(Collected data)
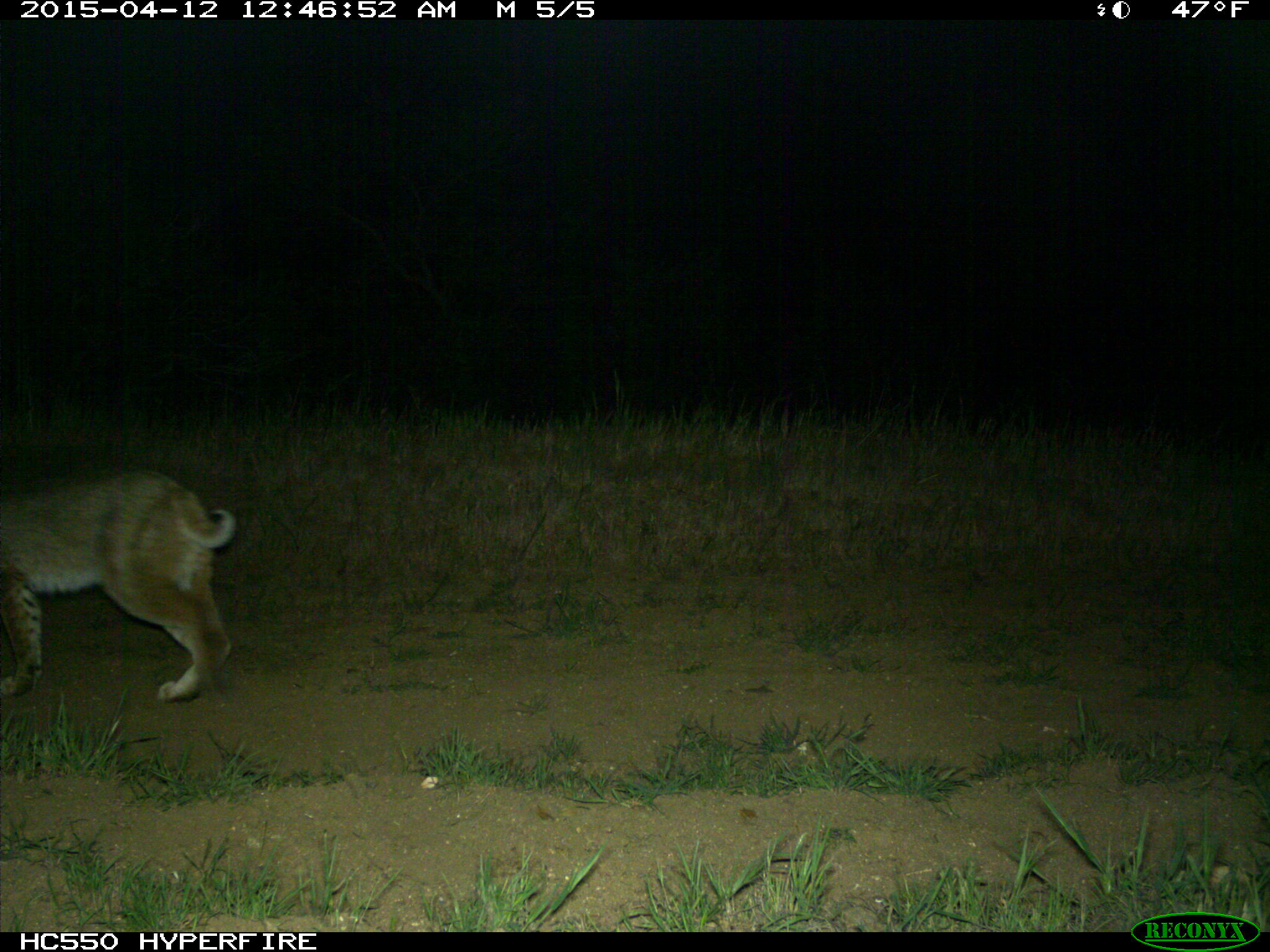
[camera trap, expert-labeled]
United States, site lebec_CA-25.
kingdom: Animalia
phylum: Chordata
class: Mammalia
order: Carnivora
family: Felidae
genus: Lynx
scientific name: Lynx rufus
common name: bobcat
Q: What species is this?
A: Lynx rufus (bobcat).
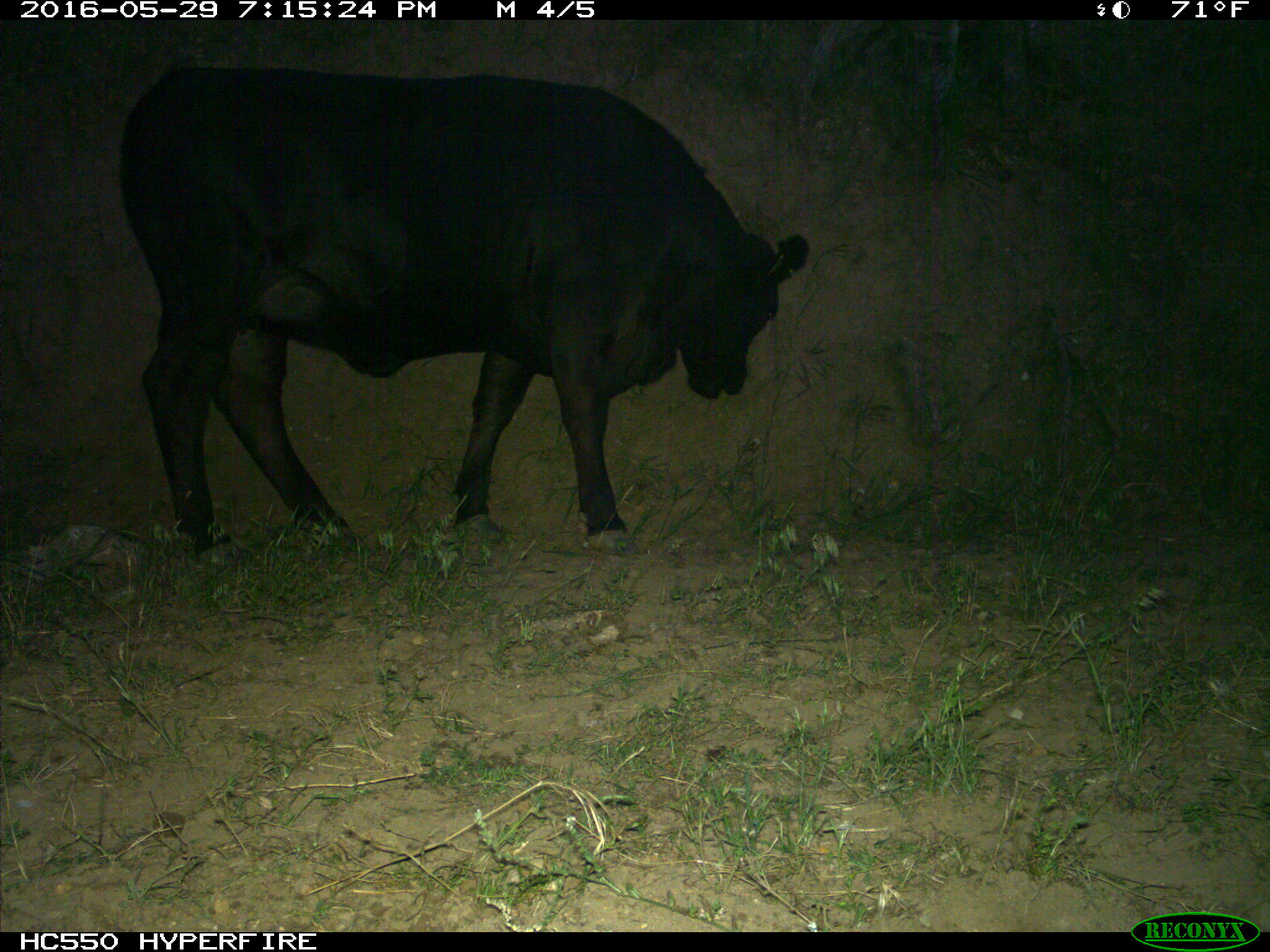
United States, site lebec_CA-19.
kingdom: Animalia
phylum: Chordata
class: Mammalia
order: Artiodactyla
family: Bovidae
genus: Bos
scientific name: Bos taurus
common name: domestic cow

- _What you will do_:
Please output exactly the lines of the data above, from its first line through the line with "order: Artiodactyla", and nothing else; drop the pictures.

- _Solution_:
[camera trap, expert-labeled]
United States, site lebec_CA-25.
kingdom: Animalia
phylum: Chordata
class: Mammalia
order: Carnivora
family: Felidae
genus: Lynx
scientific name: Lynx rufus
common name: bobcat
Q: What species is this?
A: Lynx rufus (bobcat).
United States, site lebec_CA-19.
kingdom: Animalia
phylum: Chordata
class: Mammalia
order: Artiodactyla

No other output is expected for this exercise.